Copy out the records below with every "furthest" changed to "farthest" and nothing else altered. Leave the pictures out of your version.
─── Given records
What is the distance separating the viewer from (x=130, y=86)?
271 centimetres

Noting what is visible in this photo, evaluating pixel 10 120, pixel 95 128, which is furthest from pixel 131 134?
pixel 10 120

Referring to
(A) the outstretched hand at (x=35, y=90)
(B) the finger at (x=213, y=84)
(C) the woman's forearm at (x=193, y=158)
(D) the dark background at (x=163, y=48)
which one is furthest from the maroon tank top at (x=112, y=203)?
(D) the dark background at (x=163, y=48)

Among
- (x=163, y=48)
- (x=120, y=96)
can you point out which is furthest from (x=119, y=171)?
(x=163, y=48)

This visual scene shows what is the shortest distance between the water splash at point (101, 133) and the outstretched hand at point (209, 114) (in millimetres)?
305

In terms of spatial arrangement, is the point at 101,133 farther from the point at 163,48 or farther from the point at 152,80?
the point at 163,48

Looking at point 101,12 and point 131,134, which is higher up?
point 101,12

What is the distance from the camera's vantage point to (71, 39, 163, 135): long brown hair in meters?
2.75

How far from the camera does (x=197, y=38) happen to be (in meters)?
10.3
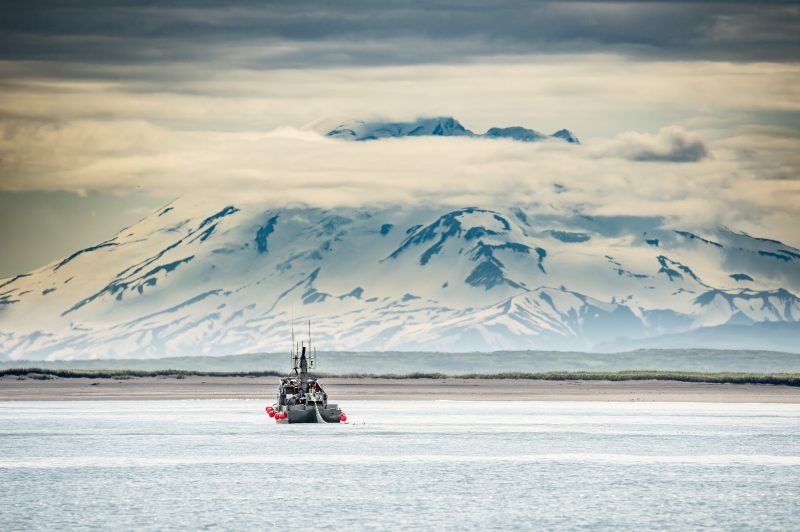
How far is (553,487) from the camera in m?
84.4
──────
Answer below:
What is the distance separating the viewer from (x=130, y=86)?
271 centimetres

Noting what is visible in this photo, evaluating pixel 10 120, pixel 95 128, which is farthest from pixel 131 134?
pixel 10 120

Referring to
(A) the outstretched hand at (x=35, y=90)
(B) the finger at (x=213, y=84)
(C) the woman's forearm at (x=193, y=158)
(D) the dark background at (x=163, y=48)
which one is farthest from the maroon tank top at (x=112, y=203)?
(D) the dark background at (x=163, y=48)

Among
- (x=163, y=48)
- (x=120, y=96)
can you point out which is farthest from (x=119, y=171)?
(x=163, y=48)

This visual scene shows what is the shortest distance between the water splash at point (101, 133) and the outstretched hand at point (209, 114) (in millimetres)?
305

In terms of spatial arrangement, is the point at 101,133 farther from the point at 163,48 or farther from the point at 152,80?
the point at 163,48

Looking at point 101,12 and point 131,134, which is higher up?
point 101,12

What is the distance from the camera's vantage point to (71, 39, 163, 135): long brown hair in meters?
2.75

How far from the camera does (x=197, y=38) happen to be (in meters)?
10.3
How far is (553,487) from the camera in m?
84.4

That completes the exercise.